TRIBUNNEWS.COM, JAKARTA - Sidang ketiga kasus korupsi dalam pengadaan Kartu Tanda Penduduk berbasis elektronik (e-KTP) menyisakan beberapa hal menarik.
Mulai dari bantahan, pengakuan penerimaan uang, hingga tangisan saksi, mewarnai persidangan di Pengadilan Tipikor Jakarta, Kamis (23/3/2017).
Persidangan kali ini dibagi mejadi tiga sesi.
Pada sesi pertama, jaksa Komisi Pemberantasan Korupsi (KPK) menghadirkan dua Mantan pimpinan Komisi II DPR, Taufiq Effendi dan Teguh Juwarno.
Pada sesi kedua, jaksa KPK menghadirkan politisi Hanura yang juga Mantan anggota Komisi II DPR, Miryam S Haryani.
Sementara pada sesi terkahir, jaksa menghadirkan tiga orang saksi, yakni Mantan Dirjen Administrasi Kependudukan Kemendagri, Rasyid Saleh dan Kepala Bagian Perencanaan Kementerian Dalam Negeri Wisnu Wibowo.
Kemudian, Kepala Subag Penyusunan Program Bagian Perencanaan pada Sesditjen Dukcapil Kemendagri Suparmanto.
Berikut beberapa hal menarik yang terungkap dalam persidangan:
1. Bantah terima uang
Teguh Juwarno dan Taufiq Effendi sama-sama mengaku tidak menerima uang.
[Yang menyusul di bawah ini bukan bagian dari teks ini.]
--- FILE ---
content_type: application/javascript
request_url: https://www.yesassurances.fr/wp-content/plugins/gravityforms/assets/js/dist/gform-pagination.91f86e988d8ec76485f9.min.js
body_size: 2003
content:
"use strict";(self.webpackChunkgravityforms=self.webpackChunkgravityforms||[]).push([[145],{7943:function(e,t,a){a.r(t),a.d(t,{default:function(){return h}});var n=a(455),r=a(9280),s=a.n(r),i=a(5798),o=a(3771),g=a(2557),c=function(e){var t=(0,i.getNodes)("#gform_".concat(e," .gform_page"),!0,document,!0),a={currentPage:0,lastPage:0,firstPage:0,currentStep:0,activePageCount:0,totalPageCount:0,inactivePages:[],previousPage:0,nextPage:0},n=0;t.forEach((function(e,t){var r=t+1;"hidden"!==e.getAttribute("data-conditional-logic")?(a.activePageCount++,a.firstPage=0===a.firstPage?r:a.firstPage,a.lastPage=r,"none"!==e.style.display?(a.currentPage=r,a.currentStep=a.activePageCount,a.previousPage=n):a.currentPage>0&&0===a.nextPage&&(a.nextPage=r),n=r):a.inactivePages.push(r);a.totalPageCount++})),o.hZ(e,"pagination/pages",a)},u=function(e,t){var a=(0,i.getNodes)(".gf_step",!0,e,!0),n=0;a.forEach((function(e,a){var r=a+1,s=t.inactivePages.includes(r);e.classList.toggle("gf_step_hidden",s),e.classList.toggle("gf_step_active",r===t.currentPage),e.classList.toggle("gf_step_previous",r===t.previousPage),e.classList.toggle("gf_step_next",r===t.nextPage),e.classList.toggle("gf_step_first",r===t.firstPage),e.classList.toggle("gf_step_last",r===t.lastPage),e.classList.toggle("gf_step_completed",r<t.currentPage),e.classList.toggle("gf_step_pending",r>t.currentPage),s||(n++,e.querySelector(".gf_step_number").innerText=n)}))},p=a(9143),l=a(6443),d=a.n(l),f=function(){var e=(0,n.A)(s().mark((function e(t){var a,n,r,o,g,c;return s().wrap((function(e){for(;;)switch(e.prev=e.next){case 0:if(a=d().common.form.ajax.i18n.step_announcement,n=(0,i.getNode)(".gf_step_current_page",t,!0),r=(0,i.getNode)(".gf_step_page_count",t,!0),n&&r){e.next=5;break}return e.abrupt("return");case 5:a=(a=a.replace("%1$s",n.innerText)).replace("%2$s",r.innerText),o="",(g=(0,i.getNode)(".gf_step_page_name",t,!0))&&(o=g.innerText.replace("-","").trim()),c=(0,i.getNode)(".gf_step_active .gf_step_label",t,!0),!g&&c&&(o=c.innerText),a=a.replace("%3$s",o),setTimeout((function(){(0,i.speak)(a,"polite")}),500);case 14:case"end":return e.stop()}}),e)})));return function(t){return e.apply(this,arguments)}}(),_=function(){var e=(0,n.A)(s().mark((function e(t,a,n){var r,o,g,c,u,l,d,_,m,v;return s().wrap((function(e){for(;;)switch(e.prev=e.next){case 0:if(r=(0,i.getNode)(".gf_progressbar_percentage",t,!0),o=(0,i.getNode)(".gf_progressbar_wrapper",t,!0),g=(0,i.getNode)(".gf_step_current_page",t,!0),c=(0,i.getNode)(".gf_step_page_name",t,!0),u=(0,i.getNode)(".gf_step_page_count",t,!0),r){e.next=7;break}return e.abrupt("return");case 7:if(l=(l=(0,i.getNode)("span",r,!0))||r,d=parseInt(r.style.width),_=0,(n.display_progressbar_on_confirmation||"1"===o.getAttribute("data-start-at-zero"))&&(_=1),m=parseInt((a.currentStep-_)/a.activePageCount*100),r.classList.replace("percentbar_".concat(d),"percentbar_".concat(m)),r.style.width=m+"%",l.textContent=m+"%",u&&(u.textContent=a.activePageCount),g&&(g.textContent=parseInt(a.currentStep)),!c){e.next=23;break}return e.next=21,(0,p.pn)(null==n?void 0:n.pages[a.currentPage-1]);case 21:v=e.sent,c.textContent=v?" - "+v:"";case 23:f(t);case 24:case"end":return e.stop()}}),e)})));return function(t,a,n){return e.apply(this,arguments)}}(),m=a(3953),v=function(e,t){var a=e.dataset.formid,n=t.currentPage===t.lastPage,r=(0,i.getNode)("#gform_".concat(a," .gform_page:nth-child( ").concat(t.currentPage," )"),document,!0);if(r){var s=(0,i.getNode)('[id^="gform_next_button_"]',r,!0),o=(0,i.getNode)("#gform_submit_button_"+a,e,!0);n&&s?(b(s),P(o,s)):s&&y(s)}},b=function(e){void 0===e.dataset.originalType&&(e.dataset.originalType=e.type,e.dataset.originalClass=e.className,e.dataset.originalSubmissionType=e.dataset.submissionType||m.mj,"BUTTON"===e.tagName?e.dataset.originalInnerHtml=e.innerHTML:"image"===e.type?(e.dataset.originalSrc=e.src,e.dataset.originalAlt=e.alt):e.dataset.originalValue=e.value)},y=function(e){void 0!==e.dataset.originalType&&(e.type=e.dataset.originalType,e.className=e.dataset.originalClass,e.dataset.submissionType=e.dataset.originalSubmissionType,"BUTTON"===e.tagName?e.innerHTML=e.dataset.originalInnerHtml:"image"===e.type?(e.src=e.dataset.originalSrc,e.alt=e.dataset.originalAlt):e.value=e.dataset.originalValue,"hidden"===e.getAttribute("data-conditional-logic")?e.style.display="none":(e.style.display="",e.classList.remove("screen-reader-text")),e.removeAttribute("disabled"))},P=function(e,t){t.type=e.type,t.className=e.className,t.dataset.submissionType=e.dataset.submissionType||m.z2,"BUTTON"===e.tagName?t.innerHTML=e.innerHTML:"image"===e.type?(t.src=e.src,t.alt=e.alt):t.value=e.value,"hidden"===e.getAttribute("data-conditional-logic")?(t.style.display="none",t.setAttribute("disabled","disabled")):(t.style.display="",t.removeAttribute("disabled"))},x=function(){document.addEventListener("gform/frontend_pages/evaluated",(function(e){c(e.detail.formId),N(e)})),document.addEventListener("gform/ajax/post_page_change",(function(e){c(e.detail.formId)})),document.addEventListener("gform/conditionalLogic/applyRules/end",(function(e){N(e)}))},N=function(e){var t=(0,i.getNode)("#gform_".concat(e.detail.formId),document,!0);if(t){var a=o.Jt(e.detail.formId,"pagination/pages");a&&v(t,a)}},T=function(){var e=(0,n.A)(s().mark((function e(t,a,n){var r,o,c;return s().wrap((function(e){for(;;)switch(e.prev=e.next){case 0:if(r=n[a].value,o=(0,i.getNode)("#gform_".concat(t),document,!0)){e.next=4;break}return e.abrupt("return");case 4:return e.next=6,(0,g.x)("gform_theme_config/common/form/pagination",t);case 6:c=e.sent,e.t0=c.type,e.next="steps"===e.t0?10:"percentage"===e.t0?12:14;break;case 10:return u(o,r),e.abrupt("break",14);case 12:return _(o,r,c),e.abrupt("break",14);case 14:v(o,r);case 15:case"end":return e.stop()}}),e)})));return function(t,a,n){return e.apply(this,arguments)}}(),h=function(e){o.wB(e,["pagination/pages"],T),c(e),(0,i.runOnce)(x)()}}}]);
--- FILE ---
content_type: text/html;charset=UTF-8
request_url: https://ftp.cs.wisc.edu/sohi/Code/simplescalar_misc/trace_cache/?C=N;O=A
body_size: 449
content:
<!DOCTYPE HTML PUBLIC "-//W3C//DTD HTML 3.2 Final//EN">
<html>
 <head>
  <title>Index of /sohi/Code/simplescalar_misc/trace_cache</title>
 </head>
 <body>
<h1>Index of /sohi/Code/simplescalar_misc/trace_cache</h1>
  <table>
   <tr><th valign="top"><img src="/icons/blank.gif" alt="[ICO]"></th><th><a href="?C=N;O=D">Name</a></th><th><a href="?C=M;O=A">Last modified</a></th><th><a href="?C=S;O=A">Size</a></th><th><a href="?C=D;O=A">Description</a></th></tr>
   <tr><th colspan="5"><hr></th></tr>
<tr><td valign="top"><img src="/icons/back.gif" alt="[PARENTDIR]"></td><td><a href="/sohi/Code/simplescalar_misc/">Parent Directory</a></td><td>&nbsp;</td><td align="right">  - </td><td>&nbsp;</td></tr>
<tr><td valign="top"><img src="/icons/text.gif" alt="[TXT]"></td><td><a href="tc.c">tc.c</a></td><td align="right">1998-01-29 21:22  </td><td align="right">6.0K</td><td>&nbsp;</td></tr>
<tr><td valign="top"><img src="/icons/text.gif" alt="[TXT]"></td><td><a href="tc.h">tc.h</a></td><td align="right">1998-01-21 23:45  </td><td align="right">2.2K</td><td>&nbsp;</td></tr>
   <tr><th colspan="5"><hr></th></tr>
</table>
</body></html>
Padahal, dalam surat dakwaan Teguh disebut menerima 167.000 dollar AS. Sementara, Taufik disebut menerima 103.000 dollar AS.
2. Pengaruh Ketua Fraksi
Teguh Juwarno mengakui bahwa pimpinan fraksi akan berperan dalam pengambilan keputusan di setiap alat kelengkapan DPR, termasuk setiap komisi dan Badan Anggaran (Banggar).
Meski demikian, menurut Teguh, arahan ketua fraksi tidak wajib untuk menentukan kebijakan Komisi II DPR. Dalam berbagai pembahasan, arahan ketua fraksi terkadang tidak sejalan dengan keputusan pimpinan komisi.
Jaksa KPK Irene Putrie menilai keterangan Teguh tersebut cukup signifikan dalam dakwaan kasus e-KTP.